**Directions**
1. In the CryoSPARC Slurm thread below, how many GPU servers make up the cluster?
2. Pick up the CryoSPARC Slurm thread below after its last line and write what comes next.

Question about job dispatching on a SLURM cluster

Our CryoSPARC software runs on a Slurm cluster. The cluster comprises 5 GPU servers, each equipped with 8 Nvidia RTX3090 graphics cards. CryoSPARC users do not submit tasks directly to a specific GPU server; instead, they submit tasks to the cluster, which are then distributed to a GPU server for computation by the Slurm cluster management software. Currently, the overall operation is satisfactory, but we have encountered the following two issues:

The first issue is that CryoSPARC-Slurm tends to distribute tasks across multiple GPU servers, resulting in each server having ongoing tasks and being unable to accept new ones, even when their computational resources are abundant. For example, if there are 5 CryoSPARC jobs, and each job only requires 2 GPUs, since each GPU server has 8 GPUs, it could theoretically accept 4 jobs. This would allow the 2nd to 5th GPU servers to still accept other tasks. However, currently, CryoSPARC-Slurm assigns tasks to all 5 GPU servers instead of assigning jobs 1 to 4 to the first GPU server. This leads to each server having 6 idle GPUs that cannot accept new tasks. This task scheduling approach does not fully utilize computational resources and instead results in a significant amount of idle and wasted resources. Is there an issue with our software configuration?

The second issue is that when no immediately available computational resources exist upon task submission, CryoSPARC runs squeue to check the queue progress, but an error message appears as follows. Why is this happening?

Cluster job status update for P26 J84 failed with exit code 1 (0 status update request retries)
squeue: error: Unrecognized option: |
Usage: squeue [-A account] [–clusters names] [-i seconds] [–job jobid]
[-n name] [-o format] [–only-job-state] [-p partitions]
[–qos qos] [–reservation reservation] [–sort fields] [–start]
[–step step_id] [-t states] [-u user_name] [–usage]
[-L licenses] [-w nodes] [–federation] [–local] [–sibling]
[–expand-patterns] [–json=data_parser] [–yaml=data_parser]
[-ahjlrsv]

1 Like

@yunch Please can you post the output of the command

cryosparcm cli "get_scheduler_targets()"

**Information provided**
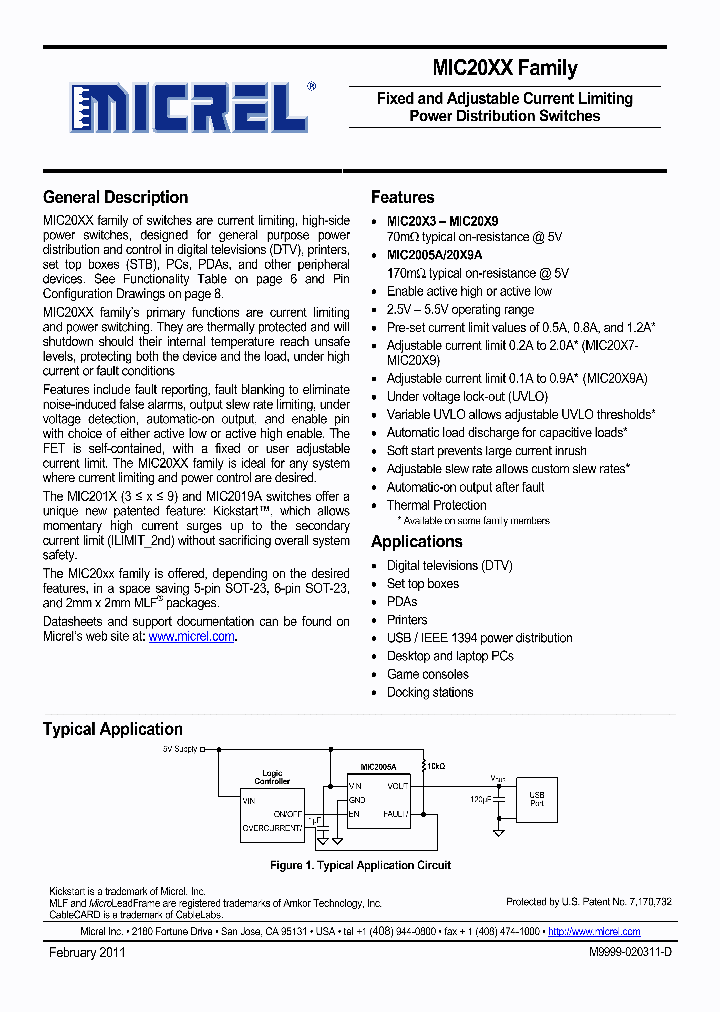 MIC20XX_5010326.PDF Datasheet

--

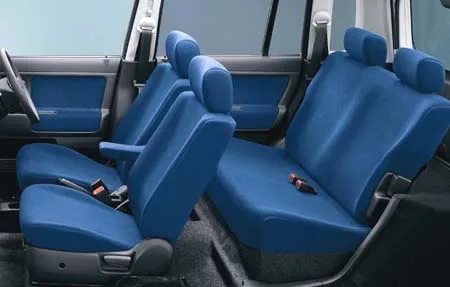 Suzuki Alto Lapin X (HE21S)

**Answers by item**
1. Five GPU servers.

2.
Thanks a lot! The output is:

[{‘cache_path’: ‘/scratch/CryoSPARC_Cache’, ‘cache_quota_mb’: None, ‘cache_reserve_mb’: 10000, ‘custom_var_names’: , ‘custom_vars’: {}, ‘desc’: None, ‘hostname’: ‘HY_slurm’, ‘lane’: ‘HY_slurm’, ‘name’: ‘HY_slurm’, ‘qdel_cmd_tpl’: ‘/opt/slurm/24.11.0/bin/scancel {{ cluster_job_id }}’, ‘qinfo_cmd_tpl’: ‘/opt/slurm/24.11.0/bin/sinfo’, ‘qstat_cmd_tpl’: ‘/opt/slurm/24.11.0/bin/squeue -j {{ cluster_job_id }}’, ‘qstat_code_cmd_tpl’: ‘/opt/slurm/24.11.0/bin/squeue -j {{ cluster_job_id }} --format=%T | sed -n 2p’, ‘qsub_cmd_tpl’: ‘/opt/slurm/24.11.0/bin/sbatch {{ script_path_abs }}’, ‘script_tpl’: ‘#!/bin/sh\n#### cryoSPARC cluster submission script template for SLURM\n## Available variables:\n## {{ run_cmd }} - the complete command string to run the job\n## {{ num_cpu }} - the number of CPUs needed\n## {{ num_gpu }} - the number of GPUs needed.\n## Note: the code will use this many GPUs starting from dev id 0\n## the cluster scheduler or this script have the responsibility\n##
of setting CUDA_VISIBLE_DEVICES so that the job code ends up\n## using the correct cluster-allocated GPUs.\n## {{ ram_gb }} - the amount of RAM needed in GB\n## {{ job_dir_abs }} - absolute path to the job directory\n## {{ project_dir_abs }} - absolute path to the project dir\n## {{ job_log_path_abs }} - absolute path to the log file for the job\n## {{ worker_bin_path }} - absolute path to the cryosparc worker command\n## {{ run_args }} - arguments to be passed to cryosparcw run\n## {{ project_uid }} - uid of the project\n## {{ job_uid }} - uid of the job\n## {{ job_creator }} - name of the user that created the job (may contain spaces)\n## {{ cryosparc_username }} - cryosparc username of the user that created the job (usually an email)\n## {{ job_type }} - CryoSPARC job type\n##\n## What follows is a simple SLURM script:\n\n#SBATCH --job-name cryosparc_{{ project_uid }}_{{ job_uid }}\n#SBATCH -n {{ num_cpu }}\n#SBATCH --gres=gpu:{{ num_gpu }}\n#SBATCH --partition=HY\n#SBATCH --output={{ job_log_path_abs }}\n#SBATCH --error={{ job_log_path_abs }}\n\n{{ run_cmd }}\n\n’, ‘send_cmd_tpl’: ‘{{ command }}’, ‘title’: ‘HY_slurm’, ‘tpl_vars’: [‘cluster_job_id’, ‘command’, ‘run_args’, ‘job_uid’, ‘cryosparc_username’, ‘worker_bin_path’, ‘ram_gb’, ‘job_creator’, ‘num_gpu’, ‘job_dir_abs’, ‘project_uid’, ‘job_type’, ‘project_dir_abs’, ‘num_cpu’, ‘run_cmd’, ‘job_log_path_abs’], ‘type’: ‘cluster’, ‘worker_bin_path’: ‘/hy003/Software/CryoSPARC_Yunlab/cryosparc_worker/bin/cryosparcw’}]

The | may be problematic in this context. If the pipe functionality is strictly required you may try

  1. wrapping the piped sequence in a shell script,
  2. making the shell script executable and
  3. defining qstat_code_cmd_tpl in terms of the shell script and {{ cluster_job_id }}.

Thank you very much!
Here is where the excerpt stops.